Given that cos (75 ° + θ) = 1 / 3, and θ is the third quadrant angle, the evaluation: cos (- 255 ° - θ) + sin (435 ° + θ)

Given that cos (75 ° + θ) = 1 / 3, and θ is the third quadrant angle, the evaluation: cos (- 255 ° - θ) + sin (435 ° + θ)

Cos (255 ° - θ) + sin (435 ° + θ) = cos (255 ° + θ) + sin (360 ° + 75 ° + θ) = cos (180 ° + 75 ° + θ) + sin (75 ° + θ) = cos (180 ° + 75 ° + θ) + sin (75 ° + θ) θ is the third quadrant angle, 75 ° + θ is the third or fourth quadrant angle, sin (75 ° + θ) = root number (1-cos ^ 2 [(75 ° + θ)]) = = - (2 root number 2) / 3 cos (- 255 ° - θ (- 255 ° - θ (- 255 ° - θ)) = (2 root number 2) / 3 cos (- 255 ° 2) / 3 cos (- 255 ° - θ (- 255 ° - θ)) = (2 root number 2) / 3 cos (2 root number 2) / 3 cos+ sin (435 ° + θ) = - 1 / 3 - (2 root sign 2) / 3

Given that cos (75 ° + θ) = 1 / 3, and θ is the third quadrant angle, find cos (255 ° + θ) + sin (435 ° + θ)

cos(255°+θ)+sin(435°+θ)
=cos(75°+180°+θ)+sin(75°+360°+θ)
=sin(75°+θ)-cos(75°+θ)
θ is the third quadrant angle
cos(75°+θ)=1/3>0
ν 75 ° + θ is the fourth quadrant angle
∴sin(75°+θ)

If cos (75 ° - α) = 1 / 3 and α is the third quadrant angle, then cos (15 ° - α) + sin (α - 15 °) is the value -2 Radix 2 divided by 3

Cos (75 degrees + a) = 1 / 3
=Sin [90 degrees - (75 degrees + a)] = sin (15 degrees - a)
And a is the third quadrant angle,
180 degrees + 2K * 360 degrees

Given that cos (75 ° + α) = 1 / 3, where α is the third quadrant angle, find the value of COS (15 ° - α) + sin (A-15 °)

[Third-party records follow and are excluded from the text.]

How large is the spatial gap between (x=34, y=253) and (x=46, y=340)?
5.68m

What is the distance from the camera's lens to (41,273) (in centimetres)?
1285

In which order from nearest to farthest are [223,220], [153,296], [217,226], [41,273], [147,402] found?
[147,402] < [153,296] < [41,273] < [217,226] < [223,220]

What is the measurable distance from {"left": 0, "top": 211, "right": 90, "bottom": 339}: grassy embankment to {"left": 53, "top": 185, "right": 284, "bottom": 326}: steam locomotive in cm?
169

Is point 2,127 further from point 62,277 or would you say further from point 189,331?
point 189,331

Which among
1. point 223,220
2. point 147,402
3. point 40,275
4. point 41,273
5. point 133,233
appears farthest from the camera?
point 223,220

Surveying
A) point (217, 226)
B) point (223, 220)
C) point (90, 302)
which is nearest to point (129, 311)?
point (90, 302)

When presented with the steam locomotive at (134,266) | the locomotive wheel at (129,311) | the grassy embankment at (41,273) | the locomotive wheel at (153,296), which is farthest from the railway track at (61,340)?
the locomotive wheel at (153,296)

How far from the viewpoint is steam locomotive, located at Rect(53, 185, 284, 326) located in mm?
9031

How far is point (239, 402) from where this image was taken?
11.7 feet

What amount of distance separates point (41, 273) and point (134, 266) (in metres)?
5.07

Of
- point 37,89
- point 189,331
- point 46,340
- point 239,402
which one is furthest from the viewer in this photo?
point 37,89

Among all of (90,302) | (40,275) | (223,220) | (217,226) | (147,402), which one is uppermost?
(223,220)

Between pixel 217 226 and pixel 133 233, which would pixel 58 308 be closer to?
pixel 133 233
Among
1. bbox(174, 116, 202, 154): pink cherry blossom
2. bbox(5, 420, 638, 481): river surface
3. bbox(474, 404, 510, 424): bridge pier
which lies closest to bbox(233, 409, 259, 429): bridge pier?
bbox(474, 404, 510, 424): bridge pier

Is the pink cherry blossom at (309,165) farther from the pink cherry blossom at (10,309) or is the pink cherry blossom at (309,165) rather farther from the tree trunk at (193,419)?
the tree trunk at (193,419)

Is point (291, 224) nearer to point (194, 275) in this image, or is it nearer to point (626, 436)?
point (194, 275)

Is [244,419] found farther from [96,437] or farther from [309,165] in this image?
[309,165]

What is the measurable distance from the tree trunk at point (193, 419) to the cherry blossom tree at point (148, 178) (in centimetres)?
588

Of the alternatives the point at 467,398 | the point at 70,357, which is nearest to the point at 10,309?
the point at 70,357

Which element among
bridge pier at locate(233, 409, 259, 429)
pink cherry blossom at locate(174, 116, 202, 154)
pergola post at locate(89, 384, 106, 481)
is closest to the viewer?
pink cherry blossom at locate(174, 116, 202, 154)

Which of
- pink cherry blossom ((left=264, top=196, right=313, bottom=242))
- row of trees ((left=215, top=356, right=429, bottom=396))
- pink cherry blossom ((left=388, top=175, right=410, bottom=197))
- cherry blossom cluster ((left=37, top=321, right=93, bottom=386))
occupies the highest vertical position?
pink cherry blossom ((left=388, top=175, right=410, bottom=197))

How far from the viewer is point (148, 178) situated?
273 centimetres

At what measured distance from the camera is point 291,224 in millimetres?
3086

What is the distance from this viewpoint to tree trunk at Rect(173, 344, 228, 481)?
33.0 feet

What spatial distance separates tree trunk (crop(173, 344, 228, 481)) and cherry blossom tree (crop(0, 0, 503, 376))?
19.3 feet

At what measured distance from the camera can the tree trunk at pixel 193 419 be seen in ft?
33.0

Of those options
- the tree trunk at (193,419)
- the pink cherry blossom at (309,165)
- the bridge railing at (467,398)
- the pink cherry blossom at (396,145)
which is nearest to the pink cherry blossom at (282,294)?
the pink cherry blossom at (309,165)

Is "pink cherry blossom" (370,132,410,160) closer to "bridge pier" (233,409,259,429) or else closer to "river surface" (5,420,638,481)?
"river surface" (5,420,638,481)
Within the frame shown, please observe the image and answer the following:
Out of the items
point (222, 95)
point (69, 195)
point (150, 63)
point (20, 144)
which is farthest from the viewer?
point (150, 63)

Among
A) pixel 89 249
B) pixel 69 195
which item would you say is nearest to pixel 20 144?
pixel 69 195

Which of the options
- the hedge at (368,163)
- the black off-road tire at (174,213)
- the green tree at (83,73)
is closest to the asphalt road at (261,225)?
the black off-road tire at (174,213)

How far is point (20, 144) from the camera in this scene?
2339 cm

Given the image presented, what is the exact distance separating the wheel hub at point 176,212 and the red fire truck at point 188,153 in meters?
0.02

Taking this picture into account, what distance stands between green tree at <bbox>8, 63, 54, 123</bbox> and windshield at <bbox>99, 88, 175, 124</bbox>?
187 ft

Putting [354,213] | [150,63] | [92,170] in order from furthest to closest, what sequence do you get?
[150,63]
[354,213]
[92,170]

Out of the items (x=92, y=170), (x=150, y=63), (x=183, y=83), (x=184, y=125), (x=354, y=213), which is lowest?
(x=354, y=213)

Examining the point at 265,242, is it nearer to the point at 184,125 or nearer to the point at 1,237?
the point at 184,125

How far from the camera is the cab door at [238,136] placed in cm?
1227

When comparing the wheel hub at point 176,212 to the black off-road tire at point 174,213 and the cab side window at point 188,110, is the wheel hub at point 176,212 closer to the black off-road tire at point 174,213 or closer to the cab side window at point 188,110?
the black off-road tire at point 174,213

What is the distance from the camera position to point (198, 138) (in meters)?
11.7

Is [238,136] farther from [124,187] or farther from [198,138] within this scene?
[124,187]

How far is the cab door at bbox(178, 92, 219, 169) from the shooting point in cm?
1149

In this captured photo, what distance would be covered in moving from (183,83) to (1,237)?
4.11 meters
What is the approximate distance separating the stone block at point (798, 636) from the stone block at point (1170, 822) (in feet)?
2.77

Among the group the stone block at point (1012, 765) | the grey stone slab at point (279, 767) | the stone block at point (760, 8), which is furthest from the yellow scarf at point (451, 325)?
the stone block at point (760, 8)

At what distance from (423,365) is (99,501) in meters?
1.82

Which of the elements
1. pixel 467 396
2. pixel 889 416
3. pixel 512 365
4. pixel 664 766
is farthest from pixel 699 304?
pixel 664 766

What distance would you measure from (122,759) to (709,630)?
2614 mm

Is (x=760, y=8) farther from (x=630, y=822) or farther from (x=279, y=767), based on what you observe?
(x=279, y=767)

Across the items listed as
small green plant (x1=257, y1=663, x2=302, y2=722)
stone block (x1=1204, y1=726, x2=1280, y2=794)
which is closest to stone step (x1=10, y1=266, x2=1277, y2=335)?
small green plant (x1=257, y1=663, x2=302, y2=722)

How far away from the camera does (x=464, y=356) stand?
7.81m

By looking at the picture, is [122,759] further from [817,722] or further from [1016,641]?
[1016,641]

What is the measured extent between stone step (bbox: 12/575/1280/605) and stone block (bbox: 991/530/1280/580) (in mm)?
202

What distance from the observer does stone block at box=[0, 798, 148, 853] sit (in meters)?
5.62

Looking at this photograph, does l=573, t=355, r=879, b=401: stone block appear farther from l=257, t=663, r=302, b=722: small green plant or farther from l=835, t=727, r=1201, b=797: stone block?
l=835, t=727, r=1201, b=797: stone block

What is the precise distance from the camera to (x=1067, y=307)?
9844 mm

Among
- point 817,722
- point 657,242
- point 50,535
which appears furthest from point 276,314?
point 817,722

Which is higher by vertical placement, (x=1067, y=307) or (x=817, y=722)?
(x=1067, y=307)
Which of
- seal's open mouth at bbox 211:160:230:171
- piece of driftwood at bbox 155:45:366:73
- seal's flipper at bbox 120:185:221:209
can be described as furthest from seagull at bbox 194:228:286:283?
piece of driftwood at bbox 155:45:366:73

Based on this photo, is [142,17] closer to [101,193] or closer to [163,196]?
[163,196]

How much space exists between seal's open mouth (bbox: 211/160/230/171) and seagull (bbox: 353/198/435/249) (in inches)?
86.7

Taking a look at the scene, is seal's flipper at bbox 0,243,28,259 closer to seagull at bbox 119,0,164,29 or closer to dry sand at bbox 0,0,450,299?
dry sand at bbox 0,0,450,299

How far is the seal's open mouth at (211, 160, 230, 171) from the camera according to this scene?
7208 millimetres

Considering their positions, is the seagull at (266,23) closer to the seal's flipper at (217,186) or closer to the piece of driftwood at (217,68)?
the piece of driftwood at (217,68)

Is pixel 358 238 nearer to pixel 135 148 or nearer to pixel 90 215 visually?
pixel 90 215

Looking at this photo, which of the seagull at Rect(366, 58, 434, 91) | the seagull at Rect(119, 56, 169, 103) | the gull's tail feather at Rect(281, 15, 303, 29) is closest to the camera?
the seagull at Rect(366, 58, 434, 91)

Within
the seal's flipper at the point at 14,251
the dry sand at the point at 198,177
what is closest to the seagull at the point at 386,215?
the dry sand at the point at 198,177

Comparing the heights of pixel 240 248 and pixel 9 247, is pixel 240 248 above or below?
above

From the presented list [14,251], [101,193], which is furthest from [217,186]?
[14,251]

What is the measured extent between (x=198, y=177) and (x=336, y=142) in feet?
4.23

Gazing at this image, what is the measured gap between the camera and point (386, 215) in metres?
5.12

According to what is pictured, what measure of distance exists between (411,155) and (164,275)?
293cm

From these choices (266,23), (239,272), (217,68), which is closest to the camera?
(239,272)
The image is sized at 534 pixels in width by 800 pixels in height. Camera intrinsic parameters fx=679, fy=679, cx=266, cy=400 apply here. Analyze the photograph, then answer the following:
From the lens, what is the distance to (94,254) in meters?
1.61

α is the third quadrant angle
cos(α+75°)>0
The fourth quadrant is α + 75
∵ cos(α+75°)=1/3
∴ sin(α+75°)=-√[1-cos²(α+75°)]=-√(1-1/9)=-2√2/3
∴ cos(15°-α)+sin(α-15°)
=cos(15°-α)-sin(15°-α)
=cos[90°-(75°+α)]-sin[90°-(75°+α)]
=sin(75°+α)-cos(75°+α)
=-2√2/3-1/3
=-(2√2+1)/3

Given that cos (75 ° + α) = 1 / 3 and α is the third quadrant angle, the value of COS (15 ° - α) + sin (α - 15 °) is calculated What I want to know is how to simplify cos (75 ° + α) =?

cos75°cosα+sin75°sinα=1/3

Senior one mathematics: (2008 Shandong college entrance examination) given cos (α - π / 6) + sin α = 4 / 5 √ 3, what is the value of sin (α + 7 / 6 π)?

According to the formula of two angles and formula of trigonofunction, sin (α + 7 / 6 π) = sin (α + 1 / 6 / 6 π) = sin (α) cos (1 / 6 π) + cos (α) sin (1 / 6 π) = 1 / 2 * cos (α + α) + 3 / 3 / 2 * sin (α)). According to the given conditions, cos (α - π / 6) + sin α = cos (α) cos (1 / 6 π) + sin (α) sin (1 / 6 π) + sin (1 / 6 π) + sin α = √ 3 / 2 * cos (α) + cos (α) + α + sin α = √ 3 / 2 * cos (α) + α + (α) + sinα = √ 3 / 2 * cos (α) + α + (α) + α) + 3 / 2 * sin (α) = 4 / 5 √ 3, There is √ 3 * sin (α + 7 / 6 π) = √ 3 / 2 * cos (α) + 3 / 2 * sin (α) = 4 / 5 √ 3. So sin (α + 7 / 6 π) = 4 / 5

Cos (α + β) Let cos (α - β / 2) = - 1 / 9, sin (α / 2 - β) = 2 / 3, α∈ (π / 2, π), β∈ (0, π / 2) There has to be a process, eh

(α - β / 2) - (α / 2 - β) = α / 2 + β / 2. In this way, you first calculate the sine or cosine that gives the difference between the two angles, and pay attention to the range of the angle when square root, and then the angle in the target is twice the angle calculated, and then the formula of double angle of cosine can be used to solve the problem

Evaluation: cos (3 π / 8 - θ) cos (5 π / 24 - θ) + sin (π / 8 + θ) sin (7 π / 24 + θ) Learn the induction formula of trigonometric identities there Evaluation: cos (3 π / 8 - θ) cos (5 π / 24 - θ) + sin (π / 8 + θ) sin (7 π / 24 + θ) I can't count half of it PI is Pai =2cos(3π/8-θ)cos(5π/24-θ) =cos(3π/8-θ-5π/24+θ)+cos(3π/8-θ+5π/24-θ) I just don't know how the two steps change... I did it myself = 2cos (3 π / 8 - θ) cos (5 π / 24 - θ)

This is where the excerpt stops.